Do you find the walnut heavy enough for a chisel handle? I need to make three or four myself and I fancied the London Pattern. I don't need something that weighs a ton, but I do prefer handles a little heavier than those on my Ashley Isles dovetail chisels, for instance. (No I'm not changing those! But they are taking some getting used to.)


----------



## bugbear (22 Dec 2008)

Benchwayze":2r378tu1 said:


> ...chisel handle? I need to make three or four myself and I fancied the London Pattern.

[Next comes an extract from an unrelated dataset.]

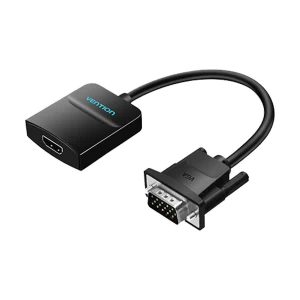 Vention ACNBB VGA Male to HDMI, 3.5mm Audio & Micro USB Female Black Converter # ACNBB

http://www.cornishworkshop.co.uk/chiselhandles.html

BugBear


----------



## Benchwayze (22 Dec 2008)

Thanks BB. Obliged.


----------



## woodbloke (22 Dec 2008)

Benchwayze":212med04 said:


> woodbloke":212med04 said:
> 
> 
> > Got a project coming up where I'm going to need scribing gouge(s) of various sizes. Martin the Woodkateer kindly let me have one that I've re-handled in some English Walnut and then re-ground.
> ...



John - I've used some oddments of English Walnut to make London pattern octagonal handles. I can't say the weight has been a huge issue with me. I like them 'cos they look purdy and don't roll off the bench  BB's link to ABOLPCH (Alf's Best Octagonal London Pattern Chisel Handle) is the one I used, once you get into the swing of making one, they can be knocked out in about 20 mins and I'm not a turner - Rob


----------



## Benchwayze (22 Dec 2008)

Cheers Bob.. Yes, I followed the link.. As you say, a practical design for a tool-handle.

Have a a good holidy. I am shutting up shop till the New Year!  
ccasion5:


----------